Add Brown to Fight Against Ethanol Here

April 11, 2012

For the past year, it has seemed like many in Revere – most especially Ed O’Hara – have been the lone voices in the fight against a plan to bring Ethanol trains to the Revere Global Oil terminal, but now it seems that the fight is spreading and gaining some pretty important allies.

In a sit-down interview with the East Boston Times (the Journal’s sister publication), U.S. Sen. Scott Brown told a reporter that he would be hesitant to back any such plan without local approval – and likened the issue to his opposition of a large Liquid Natural Gas (LNG) facility that once had been proposed in Fall River.

When asked if he would stand with the residents again, he pretty much said he would, which is more than most in the federal delegation have done with the lone exception of Congressman Michael Capuano.

“For me, these kinds of issues are about location and concerns of those in the area who would be impacted,” said Brown. “For instance, I opposed the proposed LNG project in Fall River because I felt that it posed a safety threat to area residents. Community approval must be sought and granted before any project moves forward, especially if the safety of neighborhood residents is at stake.”

Already, Revere has registered a convincing ‘no’ vote on the Ethanol train proposal by Global, voting against the idea in a non-binding ballot question that appeared in last November’s City Election.

Meanwhile, several other neighboring cities that lie upon the commuter rail where the Ethanol trains would pass have also begun talking seriously about the idea.

In Everett, legislative bodies there have debated over the last several weeks whether or not to pass a resolution that would oppose Global’s plan.

Meanwhile, in Cambridge, its City Council has recently passed a resolution that registers opposition against the plan.
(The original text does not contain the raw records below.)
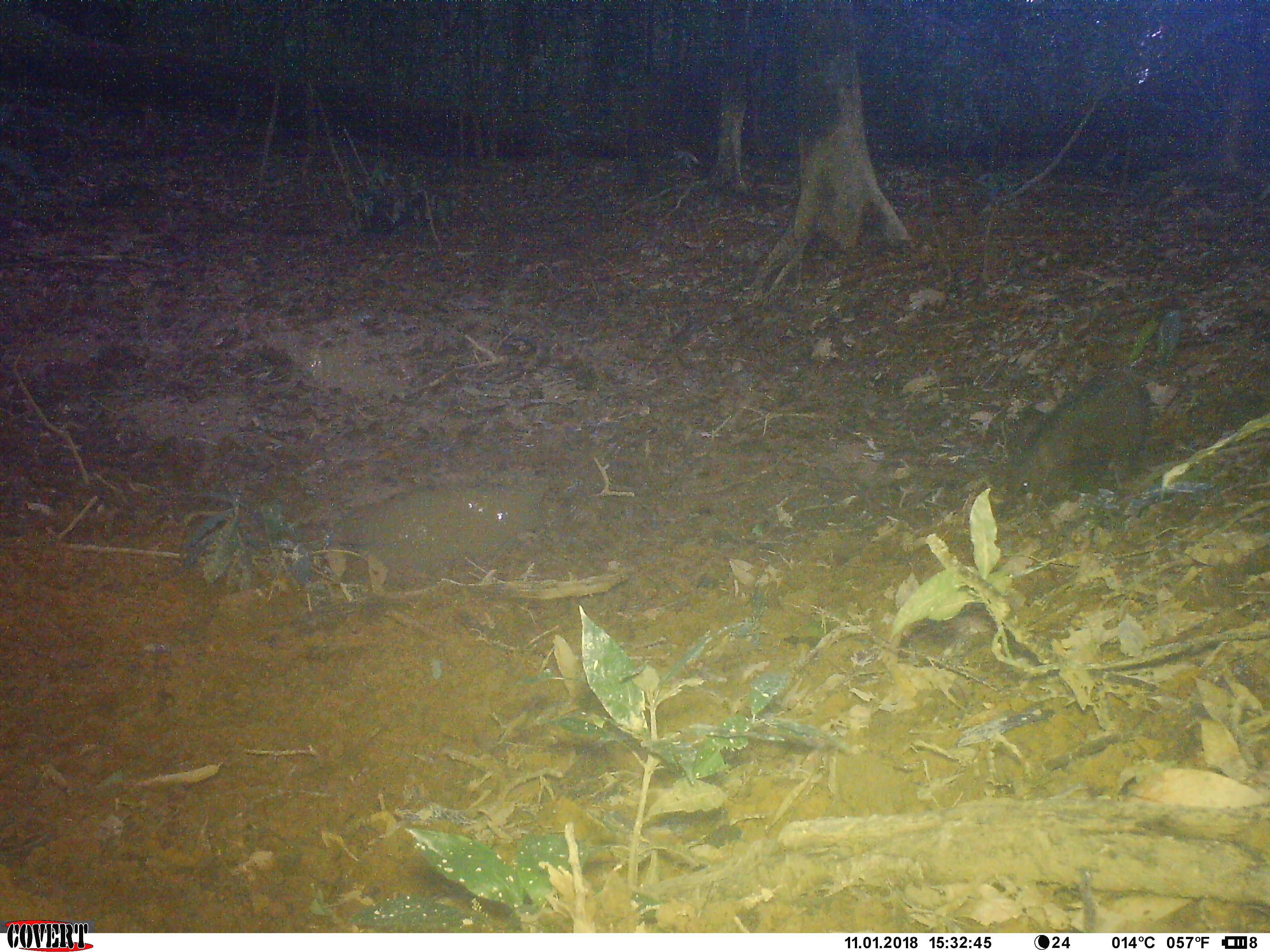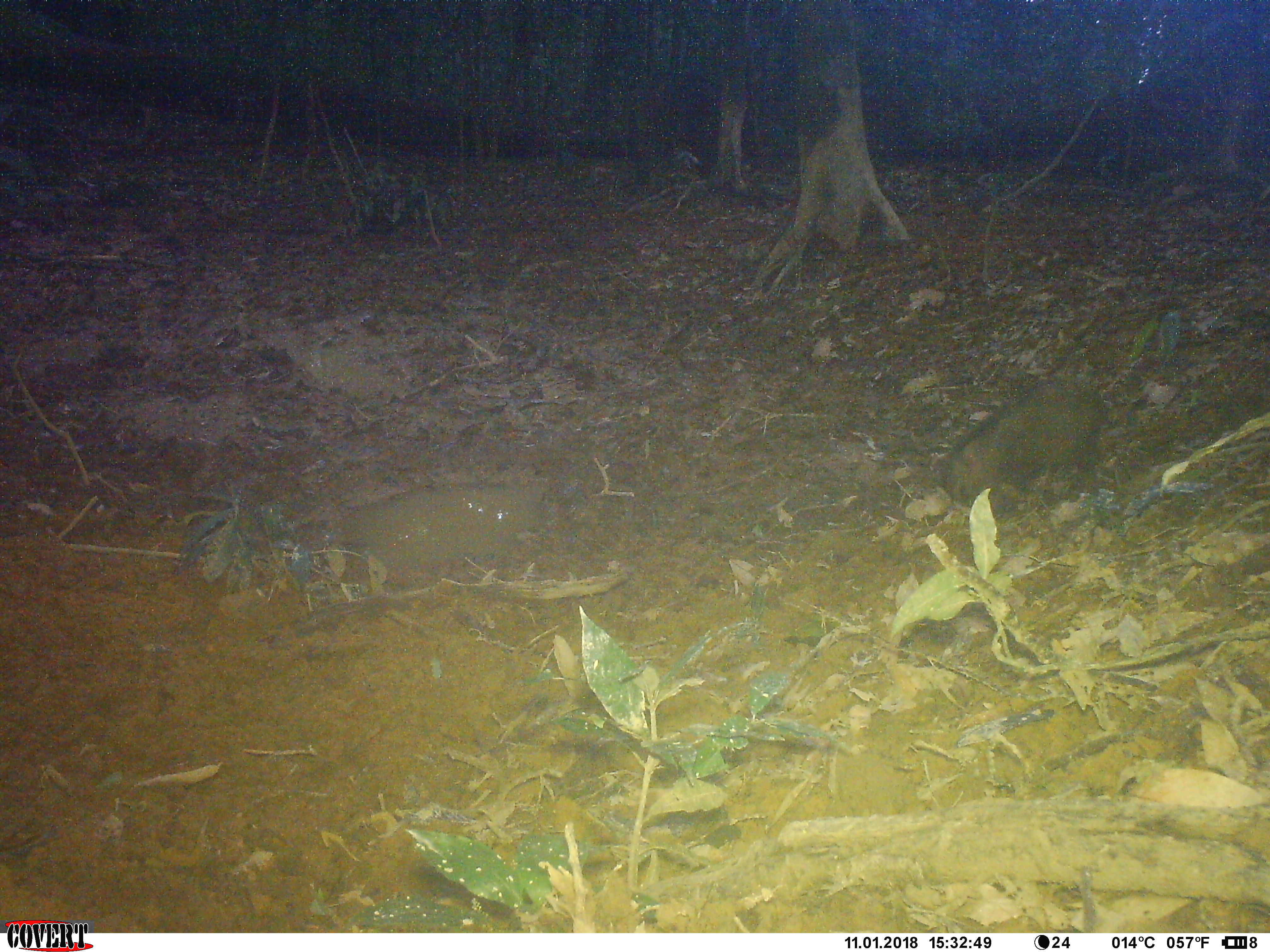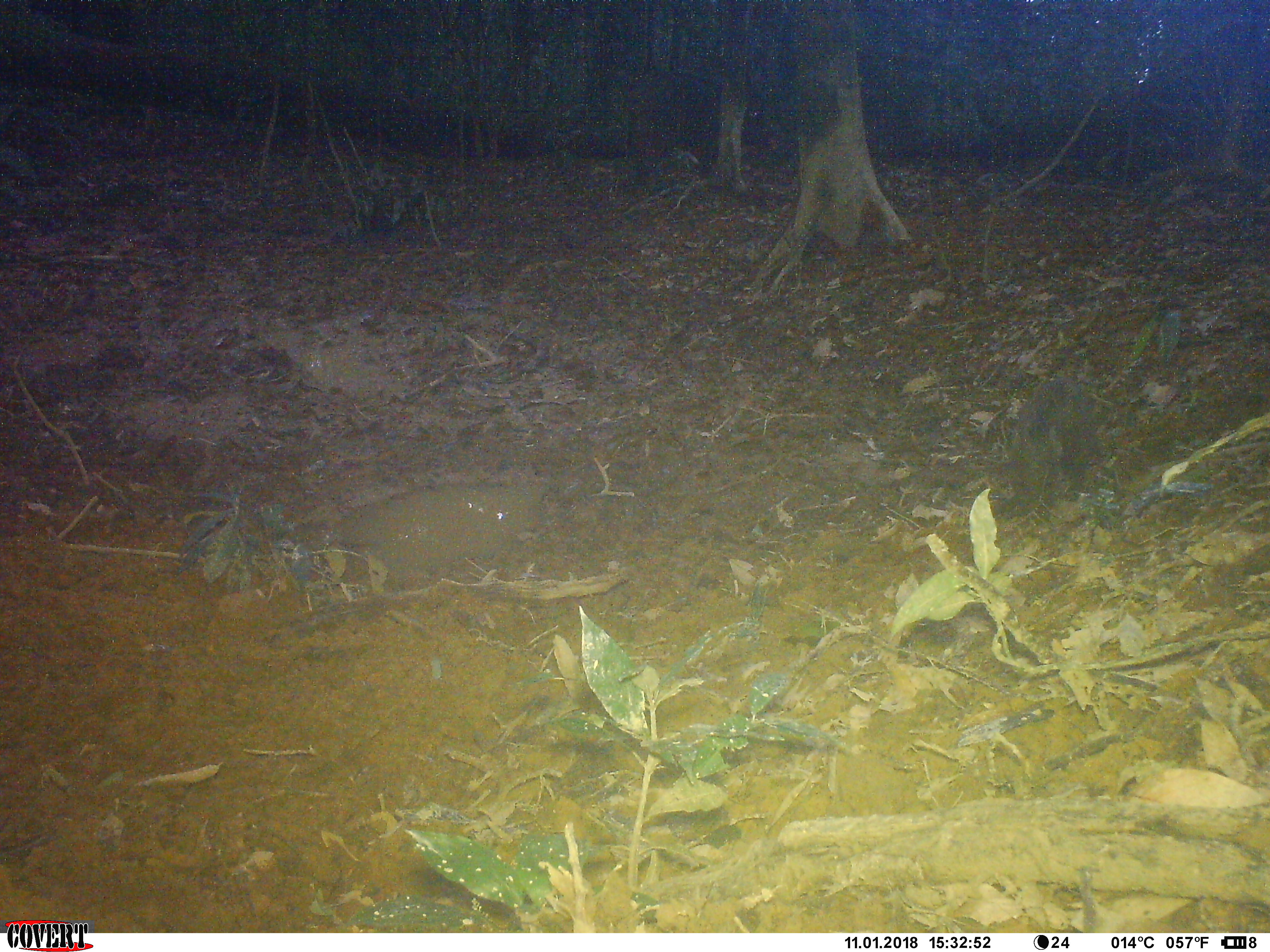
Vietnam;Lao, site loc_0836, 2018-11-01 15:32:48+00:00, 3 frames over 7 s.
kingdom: Animalia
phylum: Chordata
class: Mammalia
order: Artiodactyla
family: Suidae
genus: Sus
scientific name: Sus scrofa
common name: eurasian wild pig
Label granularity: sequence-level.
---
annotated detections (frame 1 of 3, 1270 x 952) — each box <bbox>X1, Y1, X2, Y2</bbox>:
eurasian wild pig: <bbox>1000, 371, 1151, 521</bbox>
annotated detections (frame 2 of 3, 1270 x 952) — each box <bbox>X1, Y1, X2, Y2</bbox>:
eurasian wild pig: <bbox>938, 377, 1107, 516</bbox>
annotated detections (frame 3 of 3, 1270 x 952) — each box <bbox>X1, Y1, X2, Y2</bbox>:
eurasian wild pig: <bbox>1005, 375, 1103, 510</bbox>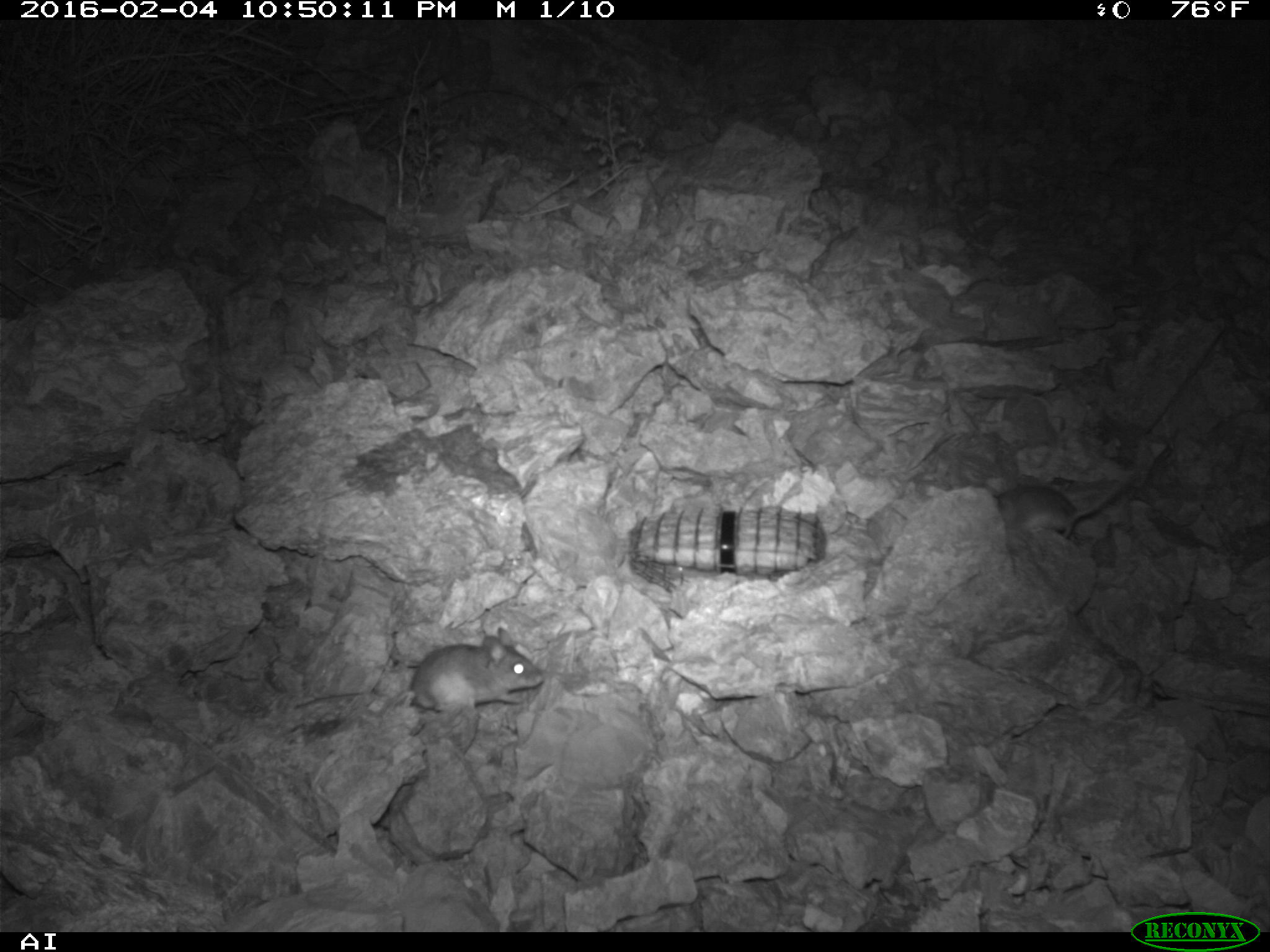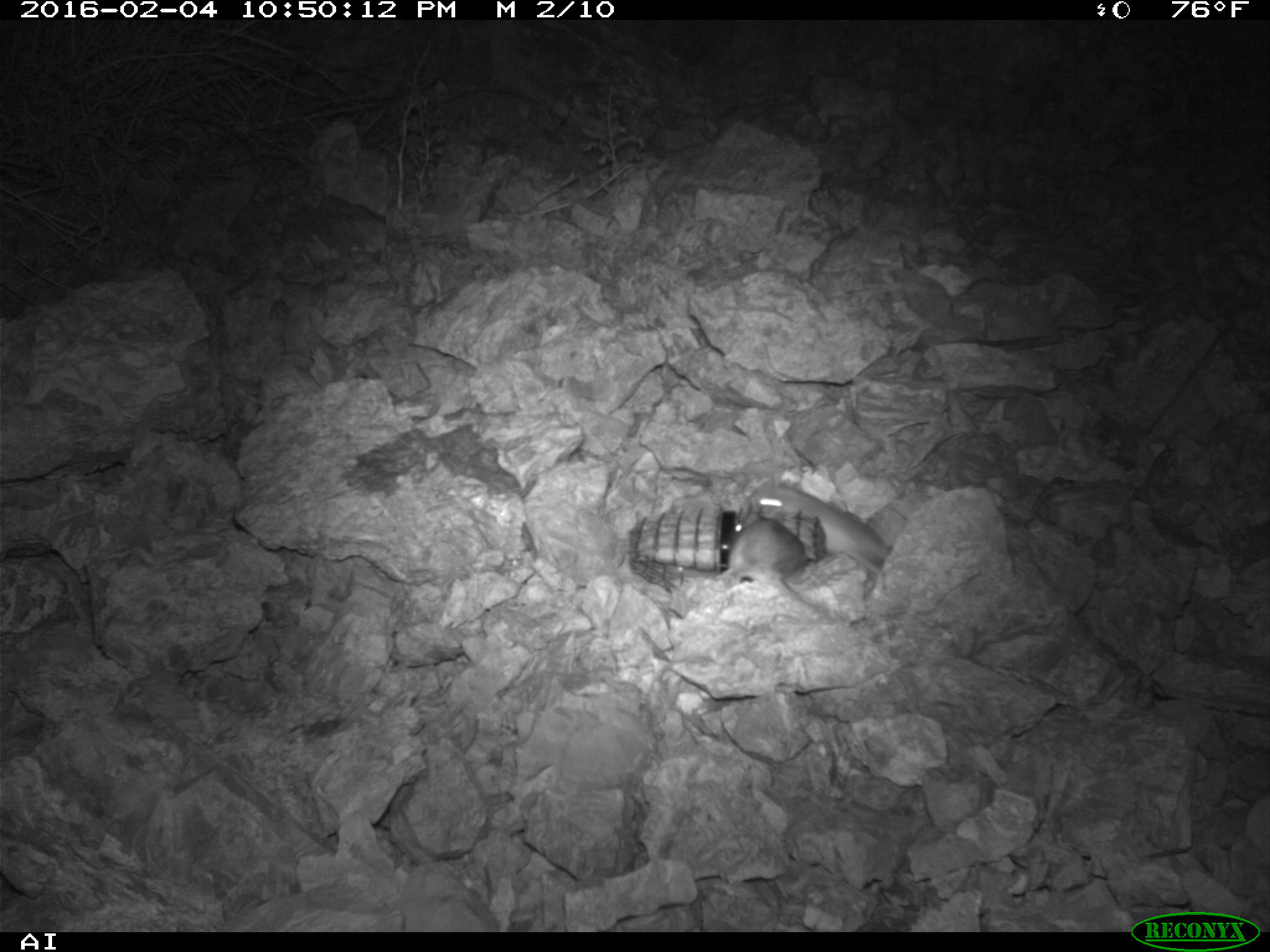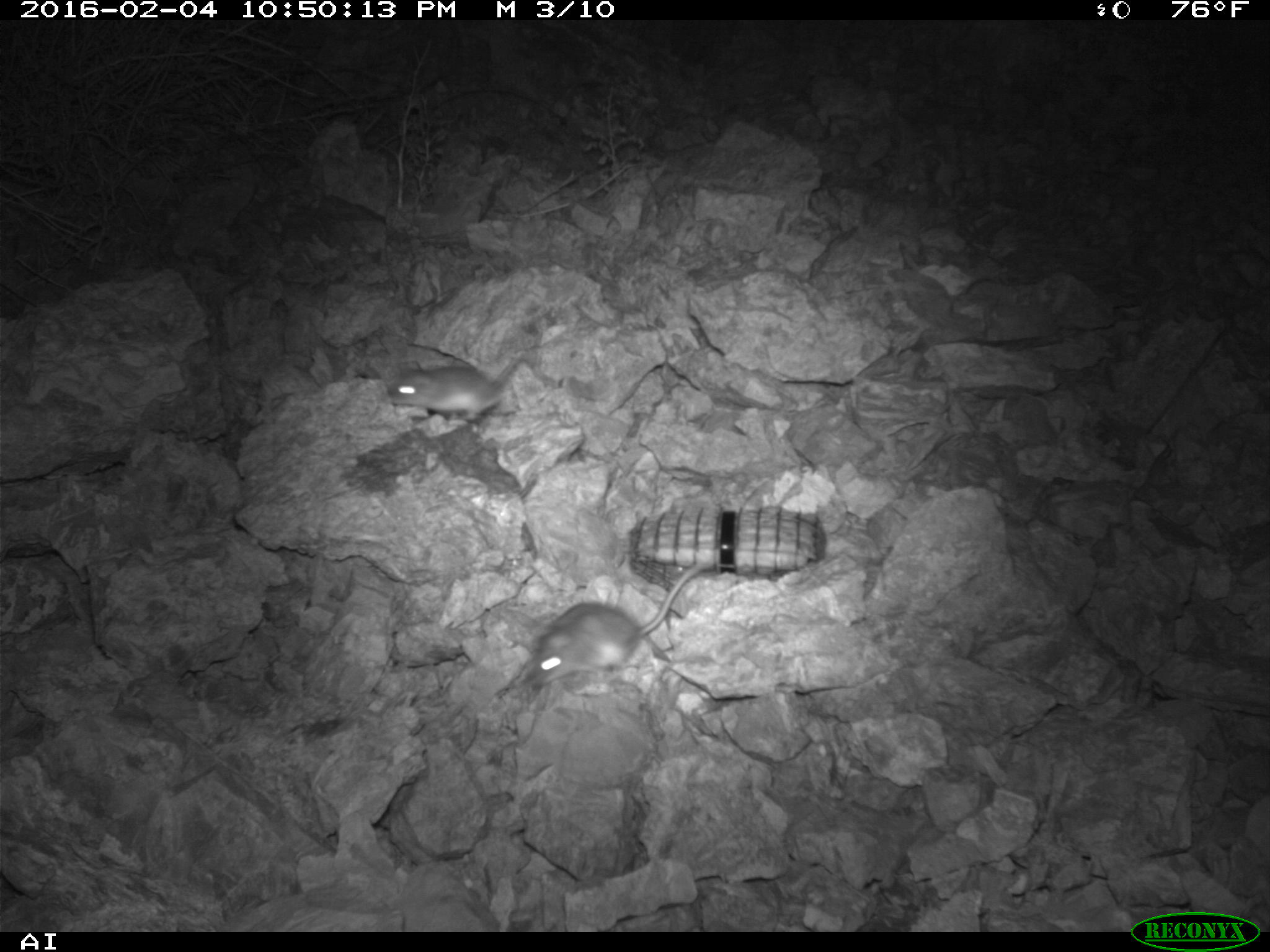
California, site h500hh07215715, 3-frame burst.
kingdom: Animalia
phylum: Chordata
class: Mammalia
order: Rodentia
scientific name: Rodentia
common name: rodent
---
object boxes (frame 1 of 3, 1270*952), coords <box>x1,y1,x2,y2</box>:
rodent: <box>384,627,543,718</box>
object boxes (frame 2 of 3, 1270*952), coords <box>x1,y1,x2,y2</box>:
rodent: <box>744,475,889,579</box>; <box>722,508,824,614</box>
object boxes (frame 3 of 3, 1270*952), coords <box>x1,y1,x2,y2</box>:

Boston City Councillors Sal LaMattina and Mark Ciommo have requested hearings with emergency responders to talk about the dangers involved in shipping the material through populated areas like Allston and Eastie. LaMattina went so far as to say it appeared to be a “recipe for disaster.”

Chelsea passed a resolution strongly condemning the plan at a meeting of its City Council last month.

O’Hara said he is glad to see that the opposition to the plan is gaining momentum.

“It’s about time,” he said. “More people should understand what’s being proposed and how many people this could potentially affect adversely.”

Global has indicated they would like to begin shipments along the rail lines to Revere at some point in 2012.

  • Frank S. DeMasi

    The ability to receive fuels in gasseous or liquid form by rail may have greater benfits to our region when the east coast gasoline refineries shut down since there may not be sufficient short term capacity in the pipeline network.  Also the region as a major trade center and one of dependence on supply chain logistics (we don’t make anything here anymore) we need a viable multimodal transportation system and port infrastructure.  The magnitude of this tank car move assures continued viability of Boston’s freight rail and port logistics capability.
    Please note that Ethanol is not as highly rated as are other dangerous gasses and liquids.  Transportation Security Agency does not consider Ethanol at the same high risk level as poisonous inhalents.   Also as stated in the Mass DEP Ethanol report although the few tank car derailments of Ethanol have had sensational fires, and except for one incident, there were no fatalities, the spilled Ethanol had little or no long term environmental damages. 
    The advantage of having newly modernized rail ROW for the Ethanol trains from Albany to Revere will greatly mitigate the risk of derailment.  Most of the rail incidents involving Ethanol tank cars occurred on freight only ROW that is not maintained to the high standard as our rail lines.   The MBTA maintains class 3 (60 MPH Pass/40 MPH freight) to class 4 standards (80 MPH Passenger/60 MPH Freight) and slower speeds at crossings and on curves, on the row through the towns in our region and the route to be used for the Ethanol move.  The rail is continuously welded with out the rail joints that contribute to derailments on low density freight lines, and federal regulations mandate that they are inspected frequently.  Freight movements are made at less than 40 miles per hour and slower at grade crossings. 
    The Global license application for reactivating the rail delivery includes new siding tracks with the latest designs in trans-loading devices to contain any spills and prevention of fire.  Local fire departments receive grant funds for dealing with chemical and hazardous material fires and spills.   I hope any discussion of this move includes the extent of remediation training/equipment available and already of record.

  • RevereReporter(Staff)

    Been there, done that more than a year ago. We’ve talked about that in previous articles.